→ **What to do**
A verbatim reprint of the records below is what this exercise asks for.

→ **Record extracts**
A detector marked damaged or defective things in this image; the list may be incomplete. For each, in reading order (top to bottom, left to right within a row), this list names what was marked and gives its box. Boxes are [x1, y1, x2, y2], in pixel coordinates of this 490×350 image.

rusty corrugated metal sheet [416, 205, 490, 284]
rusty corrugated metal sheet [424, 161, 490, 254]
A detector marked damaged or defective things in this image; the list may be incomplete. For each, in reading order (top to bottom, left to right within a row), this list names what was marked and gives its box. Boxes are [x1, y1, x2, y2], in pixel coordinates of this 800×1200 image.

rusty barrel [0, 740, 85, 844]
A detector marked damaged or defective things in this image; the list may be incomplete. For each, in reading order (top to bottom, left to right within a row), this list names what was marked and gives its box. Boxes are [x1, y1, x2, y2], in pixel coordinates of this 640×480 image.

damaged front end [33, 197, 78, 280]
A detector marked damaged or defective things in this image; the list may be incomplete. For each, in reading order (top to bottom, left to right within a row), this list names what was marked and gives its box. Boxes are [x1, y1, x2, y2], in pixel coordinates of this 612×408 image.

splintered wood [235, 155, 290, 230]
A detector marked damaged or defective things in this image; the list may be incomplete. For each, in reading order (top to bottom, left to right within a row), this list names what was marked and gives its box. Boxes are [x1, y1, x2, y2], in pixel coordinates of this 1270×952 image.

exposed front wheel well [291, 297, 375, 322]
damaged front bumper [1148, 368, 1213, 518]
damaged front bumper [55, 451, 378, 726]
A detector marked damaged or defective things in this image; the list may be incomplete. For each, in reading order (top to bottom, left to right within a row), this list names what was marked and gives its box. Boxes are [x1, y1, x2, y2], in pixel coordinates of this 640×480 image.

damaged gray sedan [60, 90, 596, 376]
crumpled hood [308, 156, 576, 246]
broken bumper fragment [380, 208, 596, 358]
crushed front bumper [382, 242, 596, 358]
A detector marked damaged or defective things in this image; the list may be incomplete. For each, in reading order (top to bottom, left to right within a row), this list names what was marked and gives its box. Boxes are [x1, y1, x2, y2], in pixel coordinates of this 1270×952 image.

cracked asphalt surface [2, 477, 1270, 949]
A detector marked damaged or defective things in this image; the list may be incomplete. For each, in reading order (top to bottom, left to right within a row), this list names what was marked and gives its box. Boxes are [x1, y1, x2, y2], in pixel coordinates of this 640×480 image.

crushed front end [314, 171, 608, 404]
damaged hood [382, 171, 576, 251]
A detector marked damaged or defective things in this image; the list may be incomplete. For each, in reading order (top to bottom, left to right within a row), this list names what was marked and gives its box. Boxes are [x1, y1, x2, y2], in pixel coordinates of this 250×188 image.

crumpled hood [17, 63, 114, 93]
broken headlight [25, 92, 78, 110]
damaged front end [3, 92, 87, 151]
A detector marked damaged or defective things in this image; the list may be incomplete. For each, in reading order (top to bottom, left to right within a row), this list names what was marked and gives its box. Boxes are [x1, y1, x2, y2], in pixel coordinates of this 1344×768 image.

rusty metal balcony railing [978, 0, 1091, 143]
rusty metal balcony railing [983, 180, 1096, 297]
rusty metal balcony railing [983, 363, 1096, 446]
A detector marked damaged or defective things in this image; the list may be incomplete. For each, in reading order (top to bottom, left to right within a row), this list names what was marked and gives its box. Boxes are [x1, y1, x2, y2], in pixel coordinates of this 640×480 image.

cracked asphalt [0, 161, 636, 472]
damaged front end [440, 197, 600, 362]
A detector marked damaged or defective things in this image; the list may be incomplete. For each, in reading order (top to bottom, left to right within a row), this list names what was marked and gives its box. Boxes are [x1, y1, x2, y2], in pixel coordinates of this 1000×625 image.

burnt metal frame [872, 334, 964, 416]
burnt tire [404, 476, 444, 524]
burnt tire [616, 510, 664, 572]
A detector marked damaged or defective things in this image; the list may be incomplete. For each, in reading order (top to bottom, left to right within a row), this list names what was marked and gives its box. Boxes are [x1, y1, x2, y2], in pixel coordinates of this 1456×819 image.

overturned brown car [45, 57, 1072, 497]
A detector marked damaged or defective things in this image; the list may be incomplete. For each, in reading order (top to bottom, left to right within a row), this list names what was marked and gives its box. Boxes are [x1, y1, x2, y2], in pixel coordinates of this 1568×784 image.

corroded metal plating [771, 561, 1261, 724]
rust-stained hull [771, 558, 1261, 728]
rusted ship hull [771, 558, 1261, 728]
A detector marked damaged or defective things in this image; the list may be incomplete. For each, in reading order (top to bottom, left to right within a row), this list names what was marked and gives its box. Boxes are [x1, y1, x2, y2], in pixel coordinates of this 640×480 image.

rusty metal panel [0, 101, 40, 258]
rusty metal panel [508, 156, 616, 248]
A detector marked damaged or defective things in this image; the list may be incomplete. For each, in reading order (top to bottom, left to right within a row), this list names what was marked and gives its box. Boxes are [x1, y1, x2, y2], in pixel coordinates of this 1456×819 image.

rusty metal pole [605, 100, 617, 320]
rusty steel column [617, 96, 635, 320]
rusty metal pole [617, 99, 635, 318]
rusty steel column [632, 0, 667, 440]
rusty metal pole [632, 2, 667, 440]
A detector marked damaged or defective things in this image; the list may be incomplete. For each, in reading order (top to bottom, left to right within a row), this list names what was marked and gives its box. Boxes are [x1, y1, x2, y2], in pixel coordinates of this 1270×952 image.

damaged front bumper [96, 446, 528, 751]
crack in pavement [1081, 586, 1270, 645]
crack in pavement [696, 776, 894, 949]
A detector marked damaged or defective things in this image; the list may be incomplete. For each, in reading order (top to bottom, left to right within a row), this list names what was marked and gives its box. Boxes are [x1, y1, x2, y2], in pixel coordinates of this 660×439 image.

→ **Output**
A detector marked damaged or defective things in this image; the list may be incomplete. For each, in reading order (top to bottom, left to right within a row), this list names what was marked and gives its box. Boxes are [x1, y1, x2, y2], in pixel coordinates of this 490×350 image.

rusty corrugated metal sheet [416, 205, 490, 284]
rusty corrugated metal sheet [424, 161, 490, 254]
A detector marked damaged or defective things in this image; the list may be incomplete. For each, in reading order (top to bottom, left to right within a row), this list names what was marked and gives its box. Boxes are [x1, y1, x2, y2], in pixel coordinates of this 800×1200 image.

rusty barrel [0, 740, 85, 844]
A detector marked damaged or defective things in this image; the list may be incomplete. For each, in reading order (top to bottom, left to right within a row), this list names what was marked and gives its box. Boxes are [x1, y1, x2, y2], in pixel coordinates of this 640×480 image.

damaged front end [33, 197, 78, 280]
A detector marked damaged or defective things in this image; the list may be incomplete. For each, in reading order (top to bottom, left to right within a row), this list names what was marked and gives its box. Boxes are [x1, y1, x2, y2], in pixel coordinates of this 612×408 image.

splintered wood [235, 155, 290, 230]
A detector marked damaged or defective things in this image; the list may be incomplete. For each, in reading order (top to bottom, left to right within a row), this list names what was marked and gives its box. Boxes are [x1, y1, x2, y2], in pixel coordinates of this 1270×952 image.

exposed front wheel well [291, 297, 375, 322]
damaged front bumper [1148, 368, 1213, 518]
damaged front bumper [55, 451, 378, 726]
A detector marked damaged or defective things in this image; the list may be incomplete. For each, in reading order (top to bottom, left to right within a row), this list names what was marked and gives its box. Boxes are [x1, y1, x2, y2], in pixel coordinates of this 640×480 image.

damaged gray sedan [60, 90, 596, 376]
crumpled hood [308, 156, 576, 246]
broken bumper fragment [380, 208, 596, 358]
crushed front bumper [382, 242, 596, 358]
A detector marked damaged or defective things in this image; the list may be incomplete. For each, in reading order (top to bottom, left to right within a row), this list names what was marked and gives its box. Boxes are [x1, y1, x2, y2], in pixel coordinates of this 1270×952 image.

cracked asphalt surface [2, 477, 1270, 949]
A detector marked damaged or defective things in this image; the list may be incomplete. For each, in reading order (top to bottom, left to right within a row), this list names what was marked and gives its box. Boxes are [x1, y1, x2, y2], in pixel coordinates of this 640×480 image.

crushed front end [314, 171, 608, 404]
damaged hood [382, 171, 576, 251]
A detector marked damaged or defective things in this image; the list may be incomplete. For each, in reading order (top to bottom, left to right within a row), this list names what was marked and gives its box. Boxes are [x1, y1, x2, y2], in pixel coordinates of this 250×188 image.

crumpled hood [17, 63, 114, 93]
broken headlight [25, 92, 78, 110]
damaged front end [3, 92, 87, 151]
A detector marked damaged or defective things in this image; the list may be incomplete. For each, in reading order (top to bottom, left to right within a row), this list names what was marked and gives its box. Boxes are [x1, y1, x2, y2], in pixel coordinates of this 1344×768 image.

rusty metal balcony railing [978, 0, 1091, 143]
rusty metal balcony railing [983, 180, 1096, 297]
rusty metal balcony railing [983, 363, 1096, 446]
A detector marked damaged or defective things in this image; the list may be incomplete. For each, in reading order (top to bottom, left to right within a row), this list names what was marked and gives its box. Boxes are [x1, y1, x2, y2], in pixel coordinates of this 640×480 image.

cracked asphalt [0, 161, 636, 472]
damaged front end [440, 197, 600, 362]
A detector marked damaged or defective things in this image; the list may be incomplete. For each, in reading order (top to bottom, left to right within a row), this list names what was marked and gives its box. Boxes are [x1, y1, x2, y2], in pixel coordinates of this 1000×625 image.

burnt metal frame [872, 334, 964, 416]
burnt tire [404, 476, 444, 524]
burnt tire [616, 510, 664, 572]
A detector marked damaged or defective things in this image; the list may be incomplete. For each, in reading order (top to bottom, left to right within a row), this list names what was marked and gives its box. Boxes are [x1, y1, x2, y2], in pixel coordinates of this 1456×819 image.

overturned brown car [45, 57, 1072, 497]
A detector marked damaged or defective things in this image; the list may be incomplete. For each, in reading order (top to bottom, left to right within a row), this list names what was marked and gives its box. Boxes are [x1, y1, x2, y2], in pixel coordinates of this 1568×784 image.

corroded metal plating [771, 561, 1261, 724]
rust-stained hull [771, 558, 1261, 728]
rusted ship hull [771, 558, 1261, 728]
A detector marked damaged or defective things in this image; the list may be incomplete. For each, in reading order (top to bottom, left to right within a row), this list names what was marked and gives its box. Boxes are [x1, y1, x2, y2], in pixel coordinates of this 640×480 image.

rusty metal panel [0, 101, 40, 258]
rusty metal panel [508, 156, 616, 248]
A detector marked damaged or defective things in this image; the list may be incomplete. For each, in reading order (top to bottom, left to right within a row), this list names what was marked and gives its box. Boxes are [x1, y1, x2, y2], in pixel coordinates of this 1456×819 image.

rusty metal pole [605, 100, 617, 320]
rusty steel column [617, 96, 635, 320]
rusty metal pole [617, 99, 635, 318]
rusty steel column [632, 0, 667, 440]
rusty metal pole [632, 2, 667, 440]
A detector marked damaged or defective things in this image; the list may be incomplete. For each, in reading order (top to bottom, left to right within a row), this list names what was marked and gives its box. Boxes are [x1, y1, x2, y2], in pixel coordinates of this 1270×952 image.

damaged front bumper [96, 446, 528, 751]
crack in pavement [1081, 586, 1270, 645]
crack in pavement [696, 776, 894, 949]
A detector marked damaged or defective things in this image; the list may be incomplete. For each, in reading order (top to bottom, left to right within a row), this list names what was marked and gives its box. Boxes are [x1, y1, x2, y2], in pixel coordinates of this 660×439 image.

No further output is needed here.